Today’s Navigate the Chaos question is “How often do you work towards being radical in order to provide hope?”
People who navigate the chaos know that they may be perceived as radical. There is little they can do to change how people perceive them.
But those that navigate the chaos can certainly focus their radicalism on hope rather than despair. American author Nancy Colbert Friday wrote on the topics of female sexuality and liberation and in a radical 1973 publication entitled My Secret Garden she placed herself among the feminist erotic pioneers.
Her writings argue that women have often been reared under an ideal of womanhood, which was outdated and restrictive, and largely unrepresentative of many women’s true inner lives, and that openness about women’s hidden lives could help free women to truly feel able to enjoy being themselves.
She asserts that this is not due to deliberate malice, but due to social expectation, and that for women’s and men’s benefit alike it is healthier that both be able to be equally open, participatory and free to be accepted for who and what they are.
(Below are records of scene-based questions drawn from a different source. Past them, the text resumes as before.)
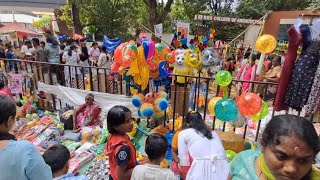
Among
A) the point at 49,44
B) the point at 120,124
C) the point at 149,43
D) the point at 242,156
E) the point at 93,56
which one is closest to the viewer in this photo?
the point at 242,156

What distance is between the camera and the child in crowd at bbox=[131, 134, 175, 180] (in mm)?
1852

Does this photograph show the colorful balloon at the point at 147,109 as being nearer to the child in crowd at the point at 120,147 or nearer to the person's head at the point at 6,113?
the child in crowd at the point at 120,147

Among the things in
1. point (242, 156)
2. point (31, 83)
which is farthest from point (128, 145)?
point (31, 83)

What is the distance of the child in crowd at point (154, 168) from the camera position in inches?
72.9

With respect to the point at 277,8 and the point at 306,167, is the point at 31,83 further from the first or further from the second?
the point at 277,8

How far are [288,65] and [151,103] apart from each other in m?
2.15

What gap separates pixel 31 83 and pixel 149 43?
3.14 meters

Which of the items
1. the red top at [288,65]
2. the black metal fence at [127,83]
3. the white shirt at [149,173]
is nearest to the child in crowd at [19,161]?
the white shirt at [149,173]

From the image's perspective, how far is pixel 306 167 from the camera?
1.08 meters

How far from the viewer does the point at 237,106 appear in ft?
10.9

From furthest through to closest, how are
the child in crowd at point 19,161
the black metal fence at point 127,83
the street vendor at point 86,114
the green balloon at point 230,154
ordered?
the street vendor at point 86,114 → the black metal fence at point 127,83 → the green balloon at point 230,154 → the child in crowd at point 19,161

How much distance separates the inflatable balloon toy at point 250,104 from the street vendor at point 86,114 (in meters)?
2.80

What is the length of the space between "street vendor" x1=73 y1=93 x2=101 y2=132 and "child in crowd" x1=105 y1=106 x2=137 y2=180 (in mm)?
2648

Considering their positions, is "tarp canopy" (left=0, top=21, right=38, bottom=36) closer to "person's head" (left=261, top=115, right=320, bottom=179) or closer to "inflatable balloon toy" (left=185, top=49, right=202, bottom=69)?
"inflatable balloon toy" (left=185, top=49, right=202, bottom=69)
Friday has explained how “in the late 1960s I chose to write about women’s sexual fantasies because the subject was unbroken ground, a missing piece of the puzzle at a time in history when the world was suddenly curious about sex and women’s sexuality.” The backdrop was a widespread belief that “women do not have sexual fantasies are by and large destitute of sexual fantasy.”
Friday considered that “more than any other emotion, guilt determined the story lines of the fantasies in My Secret Garden . . . women inventing ploys to get past their fear that wanting to reach orgasm made them Bad Girls.”
Welsh academic, novelist, and critic Raymond Henry Williams wrote “To be truly radical is to make hope possible rather than despair convincing”
When it came to discussing women’s sexuality, Friday made hope possible.
How often do you work towards being radical in order to provide hope?